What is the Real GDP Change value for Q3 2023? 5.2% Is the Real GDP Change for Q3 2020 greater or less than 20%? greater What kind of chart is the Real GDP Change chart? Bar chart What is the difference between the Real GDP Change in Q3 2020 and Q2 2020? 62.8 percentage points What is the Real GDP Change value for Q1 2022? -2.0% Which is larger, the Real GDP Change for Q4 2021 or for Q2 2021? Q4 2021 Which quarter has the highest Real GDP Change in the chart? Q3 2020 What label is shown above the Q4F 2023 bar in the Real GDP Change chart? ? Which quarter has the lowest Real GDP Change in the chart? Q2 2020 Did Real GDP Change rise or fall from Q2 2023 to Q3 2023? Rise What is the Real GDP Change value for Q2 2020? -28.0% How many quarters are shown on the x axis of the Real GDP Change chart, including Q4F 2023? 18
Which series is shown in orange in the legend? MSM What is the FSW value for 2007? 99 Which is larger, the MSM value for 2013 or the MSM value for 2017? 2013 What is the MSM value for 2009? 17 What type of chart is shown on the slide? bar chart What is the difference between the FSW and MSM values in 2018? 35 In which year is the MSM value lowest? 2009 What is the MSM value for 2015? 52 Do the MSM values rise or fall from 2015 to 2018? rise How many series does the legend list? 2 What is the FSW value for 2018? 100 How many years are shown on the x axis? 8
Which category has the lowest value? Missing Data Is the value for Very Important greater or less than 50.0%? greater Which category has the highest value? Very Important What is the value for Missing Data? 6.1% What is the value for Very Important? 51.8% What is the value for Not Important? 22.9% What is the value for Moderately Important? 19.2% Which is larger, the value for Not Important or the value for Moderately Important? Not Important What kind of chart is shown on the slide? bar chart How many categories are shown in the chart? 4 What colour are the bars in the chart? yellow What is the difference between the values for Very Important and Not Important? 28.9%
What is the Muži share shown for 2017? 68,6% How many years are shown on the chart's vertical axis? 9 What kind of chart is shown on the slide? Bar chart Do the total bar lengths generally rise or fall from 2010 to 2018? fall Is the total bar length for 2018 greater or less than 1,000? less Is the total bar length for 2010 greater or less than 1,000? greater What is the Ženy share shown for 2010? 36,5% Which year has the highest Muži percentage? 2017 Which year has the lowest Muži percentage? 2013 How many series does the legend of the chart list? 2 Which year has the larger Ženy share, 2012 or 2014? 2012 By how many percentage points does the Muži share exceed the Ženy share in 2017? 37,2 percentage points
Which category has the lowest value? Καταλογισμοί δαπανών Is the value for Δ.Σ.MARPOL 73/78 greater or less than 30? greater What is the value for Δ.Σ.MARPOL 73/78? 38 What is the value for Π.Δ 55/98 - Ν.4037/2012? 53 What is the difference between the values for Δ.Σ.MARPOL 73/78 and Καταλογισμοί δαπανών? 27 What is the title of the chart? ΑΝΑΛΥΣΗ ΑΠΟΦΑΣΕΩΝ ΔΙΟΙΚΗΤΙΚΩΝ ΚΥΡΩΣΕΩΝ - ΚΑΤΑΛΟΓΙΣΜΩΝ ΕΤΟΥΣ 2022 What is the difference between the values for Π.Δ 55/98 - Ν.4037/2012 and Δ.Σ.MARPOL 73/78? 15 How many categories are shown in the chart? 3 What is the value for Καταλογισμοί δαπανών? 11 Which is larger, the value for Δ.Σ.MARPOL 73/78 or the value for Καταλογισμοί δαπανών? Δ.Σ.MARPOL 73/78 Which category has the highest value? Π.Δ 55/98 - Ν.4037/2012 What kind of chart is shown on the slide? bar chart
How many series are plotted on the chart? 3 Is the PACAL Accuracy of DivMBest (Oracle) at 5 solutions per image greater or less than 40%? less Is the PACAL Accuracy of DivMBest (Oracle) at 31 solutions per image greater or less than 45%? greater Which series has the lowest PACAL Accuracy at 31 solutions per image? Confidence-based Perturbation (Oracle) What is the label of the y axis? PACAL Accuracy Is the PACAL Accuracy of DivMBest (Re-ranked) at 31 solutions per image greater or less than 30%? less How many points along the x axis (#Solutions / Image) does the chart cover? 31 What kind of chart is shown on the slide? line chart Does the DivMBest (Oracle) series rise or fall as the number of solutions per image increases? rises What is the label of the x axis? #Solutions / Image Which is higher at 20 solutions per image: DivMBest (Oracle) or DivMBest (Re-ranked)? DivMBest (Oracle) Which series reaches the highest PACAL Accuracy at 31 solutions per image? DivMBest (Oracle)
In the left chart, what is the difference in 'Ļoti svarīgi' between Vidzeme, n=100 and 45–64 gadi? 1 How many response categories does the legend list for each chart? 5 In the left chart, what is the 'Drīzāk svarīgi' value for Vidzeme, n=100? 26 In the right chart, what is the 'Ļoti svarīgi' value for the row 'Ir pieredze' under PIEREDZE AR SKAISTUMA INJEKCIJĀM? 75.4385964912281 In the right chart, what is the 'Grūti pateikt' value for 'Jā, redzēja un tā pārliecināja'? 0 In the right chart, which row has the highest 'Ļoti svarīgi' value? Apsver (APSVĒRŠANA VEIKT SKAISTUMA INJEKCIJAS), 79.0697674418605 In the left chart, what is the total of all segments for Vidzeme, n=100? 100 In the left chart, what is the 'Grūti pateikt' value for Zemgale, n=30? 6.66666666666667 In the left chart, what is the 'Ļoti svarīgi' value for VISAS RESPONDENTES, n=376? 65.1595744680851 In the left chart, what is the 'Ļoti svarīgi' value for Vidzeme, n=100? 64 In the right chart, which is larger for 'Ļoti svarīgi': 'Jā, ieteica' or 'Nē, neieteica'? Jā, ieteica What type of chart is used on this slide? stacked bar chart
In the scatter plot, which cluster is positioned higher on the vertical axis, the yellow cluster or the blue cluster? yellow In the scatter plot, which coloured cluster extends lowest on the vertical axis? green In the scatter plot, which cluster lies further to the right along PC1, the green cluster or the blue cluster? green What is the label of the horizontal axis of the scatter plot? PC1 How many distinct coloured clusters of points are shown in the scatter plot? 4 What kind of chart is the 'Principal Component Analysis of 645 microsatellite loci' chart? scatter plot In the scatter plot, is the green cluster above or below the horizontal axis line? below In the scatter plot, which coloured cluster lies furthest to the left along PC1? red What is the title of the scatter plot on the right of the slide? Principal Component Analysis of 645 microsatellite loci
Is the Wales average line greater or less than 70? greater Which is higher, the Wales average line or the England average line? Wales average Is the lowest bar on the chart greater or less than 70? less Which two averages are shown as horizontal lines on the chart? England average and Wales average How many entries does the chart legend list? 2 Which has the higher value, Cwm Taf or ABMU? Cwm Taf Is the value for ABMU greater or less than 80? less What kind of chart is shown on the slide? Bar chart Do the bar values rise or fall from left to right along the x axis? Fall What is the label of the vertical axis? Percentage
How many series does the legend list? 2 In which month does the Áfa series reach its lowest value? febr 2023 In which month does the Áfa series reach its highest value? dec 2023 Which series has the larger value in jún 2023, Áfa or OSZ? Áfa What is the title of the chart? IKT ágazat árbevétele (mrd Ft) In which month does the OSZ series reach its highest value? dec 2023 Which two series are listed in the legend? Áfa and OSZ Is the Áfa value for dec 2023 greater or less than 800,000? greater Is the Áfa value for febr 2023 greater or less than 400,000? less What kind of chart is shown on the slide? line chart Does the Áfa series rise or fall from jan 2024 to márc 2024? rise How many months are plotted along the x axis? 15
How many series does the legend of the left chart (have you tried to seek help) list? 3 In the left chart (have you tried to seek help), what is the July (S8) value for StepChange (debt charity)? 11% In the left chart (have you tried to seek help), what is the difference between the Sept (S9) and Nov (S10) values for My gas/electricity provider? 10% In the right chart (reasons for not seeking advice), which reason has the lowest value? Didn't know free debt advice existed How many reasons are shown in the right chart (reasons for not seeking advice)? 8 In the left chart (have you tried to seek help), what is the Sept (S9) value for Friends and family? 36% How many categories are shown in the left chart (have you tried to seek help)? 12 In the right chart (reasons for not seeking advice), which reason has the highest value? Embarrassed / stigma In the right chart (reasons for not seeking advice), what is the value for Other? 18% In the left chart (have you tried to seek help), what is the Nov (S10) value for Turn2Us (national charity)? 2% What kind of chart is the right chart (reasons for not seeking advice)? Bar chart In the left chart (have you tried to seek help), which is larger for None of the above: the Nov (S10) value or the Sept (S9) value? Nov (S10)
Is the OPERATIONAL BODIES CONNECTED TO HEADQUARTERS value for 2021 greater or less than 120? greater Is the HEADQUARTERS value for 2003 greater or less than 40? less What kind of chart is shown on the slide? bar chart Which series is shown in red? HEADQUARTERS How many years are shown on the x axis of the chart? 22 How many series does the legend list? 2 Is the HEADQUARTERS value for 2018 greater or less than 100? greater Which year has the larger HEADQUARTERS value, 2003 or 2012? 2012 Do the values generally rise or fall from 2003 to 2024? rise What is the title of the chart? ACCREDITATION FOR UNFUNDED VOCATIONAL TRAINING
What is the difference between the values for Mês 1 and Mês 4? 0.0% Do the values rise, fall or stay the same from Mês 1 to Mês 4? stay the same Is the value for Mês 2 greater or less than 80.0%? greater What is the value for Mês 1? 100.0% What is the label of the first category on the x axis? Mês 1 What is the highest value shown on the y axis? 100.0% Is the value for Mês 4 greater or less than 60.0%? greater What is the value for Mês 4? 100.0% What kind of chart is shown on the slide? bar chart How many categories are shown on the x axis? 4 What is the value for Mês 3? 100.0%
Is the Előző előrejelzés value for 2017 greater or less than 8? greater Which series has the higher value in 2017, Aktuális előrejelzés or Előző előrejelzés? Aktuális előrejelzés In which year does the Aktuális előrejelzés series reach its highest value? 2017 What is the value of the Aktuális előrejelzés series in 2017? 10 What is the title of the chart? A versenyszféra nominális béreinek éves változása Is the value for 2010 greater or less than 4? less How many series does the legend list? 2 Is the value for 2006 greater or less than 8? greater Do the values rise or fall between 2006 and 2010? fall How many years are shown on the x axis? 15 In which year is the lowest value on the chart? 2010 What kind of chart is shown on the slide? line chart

§ **Aim of the exercise**
Copy the items from the first line through the line containing "Which series is shown in orange", putting "Real GDP Growth" wherever "Real GDP Change" appears and leaving everything else as it is.

§ **Expected answer**
What is the Real GDP Growth value for Q3 2023? 5.2% Is the Real GDP Growth for Q3 2020 greater or less than 20%? greater What kind of chart is the Real GDP Growth chart? Bar chart What is the difference between the Real GDP Growth in Q3 2020 and Q2 2020? 62.8 percentage points What is the Real GDP Growth value for Q1 2022? -2.0% Which is larger, the Real GDP Growth for Q4 2021 or for Q2 2021? Q4 2021 Which quarter has the highest Real GDP Growth in the chart? Q3 2020 What label is shown above the Q4F 2023 bar in the Real GDP Growth chart? ? Which quarter has the lowest Real GDP Growth in the chart? Q2 2020 Did Real GDP Growth rise or fall from Q2 2023 to Q3 2023? Rise What is the Real GDP Growth value for Q2 2020? -28.0% How many quarters are shown on the x axis of the Real GDP Growth chart, including Q4F 2023? 18
Which series is shown in orange in the legend? MSM What is the FSW value for 2007? 99 Which is larger, the MSM value for 2013 or the MSM value for 2017? 2013 What is the MSM value for 2009? 17 What type of chart is shown on the slide? bar chart What is the difference between the FSW and MSM values in 2018? 35 In which year is the MSM value lowest? 2009 What is the MSM value for 2015? 52 Do the MSM values rise or fall from 2015 to 2018? rise How many series does the legend list? 2 What is the FSW value for 2018? 100 How many years are shown on the x axis? 8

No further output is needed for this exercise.